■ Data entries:
-------------------------

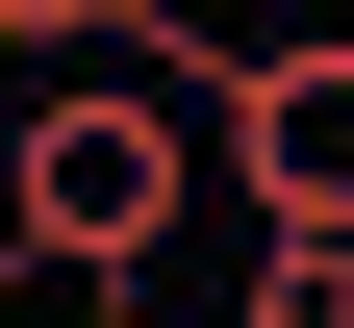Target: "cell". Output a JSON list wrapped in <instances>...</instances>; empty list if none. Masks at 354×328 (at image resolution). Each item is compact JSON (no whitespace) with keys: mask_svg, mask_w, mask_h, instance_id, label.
Segmentation results:
<instances>
[{"mask_svg":"<svg viewBox=\"0 0 354 328\" xmlns=\"http://www.w3.org/2000/svg\"><path fill=\"white\" fill-rule=\"evenodd\" d=\"M177 202H203V102H177L152 51H76L51 102L0 126V278H51V303H102V328H152Z\"/></svg>","mask_w":354,"mask_h":328,"instance_id":"obj_1","label":"cell"},{"mask_svg":"<svg viewBox=\"0 0 354 328\" xmlns=\"http://www.w3.org/2000/svg\"><path fill=\"white\" fill-rule=\"evenodd\" d=\"M177 102H203V177L253 227H354V26H228Z\"/></svg>","mask_w":354,"mask_h":328,"instance_id":"obj_2","label":"cell"},{"mask_svg":"<svg viewBox=\"0 0 354 328\" xmlns=\"http://www.w3.org/2000/svg\"><path fill=\"white\" fill-rule=\"evenodd\" d=\"M127 26H152V0H0V51H51V76H76V51H127Z\"/></svg>","mask_w":354,"mask_h":328,"instance_id":"obj_3","label":"cell"},{"mask_svg":"<svg viewBox=\"0 0 354 328\" xmlns=\"http://www.w3.org/2000/svg\"><path fill=\"white\" fill-rule=\"evenodd\" d=\"M329 26H354V0H329Z\"/></svg>","mask_w":354,"mask_h":328,"instance_id":"obj_4","label":"cell"}]
</instances>
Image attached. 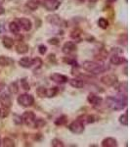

-------------------------

■ EXERCISE DETAILS:
Please change every "Target" in the rows above to "Object class" and write all the rows out again with nothing else altered, leaving the pictures out.

■ EXPECTED ANSWER:
Object class: "cell". Output a JSON list wrapped in <instances>...</instances>; empty list if none. Masks at 354×328 (at image resolution). Each item is compact JSON (no whitespace) with keys: mask_svg, mask_w, mask_h, instance_id, label.
Segmentation results:
<instances>
[{"mask_svg":"<svg viewBox=\"0 0 354 328\" xmlns=\"http://www.w3.org/2000/svg\"><path fill=\"white\" fill-rule=\"evenodd\" d=\"M177 202H203V102H177L152 51H76L51 102L0 126V278H51V303H102V328H152Z\"/></svg>","mask_w":354,"mask_h":328,"instance_id":"obj_1","label":"cell"},{"mask_svg":"<svg viewBox=\"0 0 354 328\" xmlns=\"http://www.w3.org/2000/svg\"><path fill=\"white\" fill-rule=\"evenodd\" d=\"M177 102H203V177L253 227H354V26H228Z\"/></svg>","mask_w":354,"mask_h":328,"instance_id":"obj_2","label":"cell"},{"mask_svg":"<svg viewBox=\"0 0 354 328\" xmlns=\"http://www.w3.org/2000/svg\"><path fill=\"white\" fill-rule=\"evenodd\" d=\"M127 26H152V0H0V51H51V76H76V51H127Z\"/></svg>","mask_w":354,"mask_h":328,"instance_id":"obj_3","label":"cell"},{"mask_svg":"<svg viewBox=\"0 0 354 328\" xmlns=\"http://www.w3.org/2000/svg\"><path fill=\"white\" fill-rule=\"evenodd\" d=\"M329 26H354V0H329Z\"/></svg>","mask_w":354,"mask_h":328,"instance_id":"obj_4","label":"cell"}]
</instances>
Image attached. 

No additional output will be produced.